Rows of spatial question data
◆ ◆ ◆

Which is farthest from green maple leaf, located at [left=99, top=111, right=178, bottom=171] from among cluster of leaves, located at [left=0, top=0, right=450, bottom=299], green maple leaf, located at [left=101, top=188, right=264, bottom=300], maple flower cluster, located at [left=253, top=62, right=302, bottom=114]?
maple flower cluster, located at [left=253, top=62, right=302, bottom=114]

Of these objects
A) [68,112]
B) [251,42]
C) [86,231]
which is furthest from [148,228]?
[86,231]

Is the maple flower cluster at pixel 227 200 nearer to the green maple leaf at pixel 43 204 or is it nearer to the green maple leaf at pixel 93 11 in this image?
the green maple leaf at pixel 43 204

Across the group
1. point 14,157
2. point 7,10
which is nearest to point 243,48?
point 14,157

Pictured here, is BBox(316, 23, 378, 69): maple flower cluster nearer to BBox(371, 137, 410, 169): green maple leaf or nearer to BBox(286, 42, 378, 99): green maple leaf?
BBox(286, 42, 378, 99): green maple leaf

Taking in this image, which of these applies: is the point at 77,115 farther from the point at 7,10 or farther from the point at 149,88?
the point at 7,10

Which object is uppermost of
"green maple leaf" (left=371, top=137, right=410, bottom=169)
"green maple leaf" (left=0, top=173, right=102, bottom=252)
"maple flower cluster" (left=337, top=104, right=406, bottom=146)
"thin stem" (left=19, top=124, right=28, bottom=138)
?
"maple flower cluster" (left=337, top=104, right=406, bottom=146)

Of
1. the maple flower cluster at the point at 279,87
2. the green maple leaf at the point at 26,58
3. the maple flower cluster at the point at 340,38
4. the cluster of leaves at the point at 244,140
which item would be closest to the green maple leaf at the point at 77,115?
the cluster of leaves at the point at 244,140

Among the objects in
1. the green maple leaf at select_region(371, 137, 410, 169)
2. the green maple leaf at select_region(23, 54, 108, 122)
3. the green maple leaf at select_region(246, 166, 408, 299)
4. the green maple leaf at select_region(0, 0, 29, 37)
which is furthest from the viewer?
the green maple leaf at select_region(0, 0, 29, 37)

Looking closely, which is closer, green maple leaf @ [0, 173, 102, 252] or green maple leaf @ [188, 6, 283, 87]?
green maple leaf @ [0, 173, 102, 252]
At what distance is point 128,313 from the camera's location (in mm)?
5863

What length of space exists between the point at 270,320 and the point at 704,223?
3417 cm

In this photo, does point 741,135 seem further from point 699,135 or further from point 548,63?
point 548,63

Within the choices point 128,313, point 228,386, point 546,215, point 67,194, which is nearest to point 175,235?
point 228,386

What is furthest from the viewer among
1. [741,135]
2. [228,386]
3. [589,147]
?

◆ ◆ ◆

TASK DETAILS: Copy all of the lines above word for word, from the first line through the last.

PROBLEM SOLUTION:
Which is farthest from green maple leaf, located at [left=99, top=111, right=178, bottom=171] from among cluster of leaves, located at [left=0, top=0, right=450, bottom=299], green maple leaf, located at [left=101, top=188, right=264, bottom=300], maple flower cluster, located at [left=253, top=62, right=302, bottom=114]?
maple flower cluster, located at [left=253, top=62, right=302, bottom=114]

Of these objects
A) [68,112]
B) [251,42]
C) [86,231]
which is furthest from [148,228]?
[86,231]

Is the maple flower cluster at pixel 227 200 nearer to the green maple leaf at pixel 43 204 or is it nearer to the green maple leaf at pixel 93 11 in this image?
the green maple leaf at pixel 43 204

Across the group
1. point 14,157
2. point 7,10
which is nearest to point 243,48?
point 14,157

Pictured here, is BBox(316, 23, 378, 69): maple flower cluster nearer to BBox(371, 137, 410, 169): green maple leaf or nearer to BBox(286, 42, 378, 99): green maple leaf?
BBox(286, 42, 378, 99): green maple leaf

Taking in this image, which of these applies: is the point at 77,115 farther from the point at 7,10 or farther from the point at 149,88?
the point at 7,10

Which object is uppermost of
"green maple leaf" (left=371, top=137, right=410, bottom=169)
"green maple leaf" (left=0, top=173, right=102, bottom=252)
"maple flower cluster" (left=337, top=104, right=406, bottom=146)
"thin stem" (left=19, top=124, right=28, bottom=138)
?
"maple flower cluster" (left=337, top=104, right=406, bottom=146)

Of
1. the maple flower cluster at the point at 279,87
2. the green maple leaf at the point at 26,58
3. the maple flower cluster at the point at 340,38
4. the cluster of leaves at the point at 244,140
which item would be closest to the green maple leaf at the point at 77,115?
the cluster of leaves at the point at 244,140

Among the objects in
1. the green maple leaf at select_region(371, 137, 410, 169)
2. the green maple leaf at select_region(23, 54, 108, 122)
3. the green maple leaf at select_region(246, 166, 408, 299)
4. the green maple leaf at select_region(0, 0, 29, 37)
which is furthest from the viewer?
the green maple leaf at select_region(0, 0, 29, 37)

Looking closely, which is closer, green maple leaf @ [0, 173, 102, 252] or green maple leaf @ [188, 6, 283, 87]?
green maple leaf @ [0, 173, 102, 252]
At what distance is point 128,313 from the camera's location (in mm)?
5863

What length of space exists between the point at 270,320 and the point at 704,223?
3417 cm

In this photo, does point 741,135 seem further from point 699,135 or further from point 548,63?
point 548,63

Within the choices point 128,313, point 228,386, point 546,215, point 67,194, which is nearest to point 175,235?
point 228,386

What is furthest from the viewer among
1. [741,135]
2. [228,386]
3. [589,147]
?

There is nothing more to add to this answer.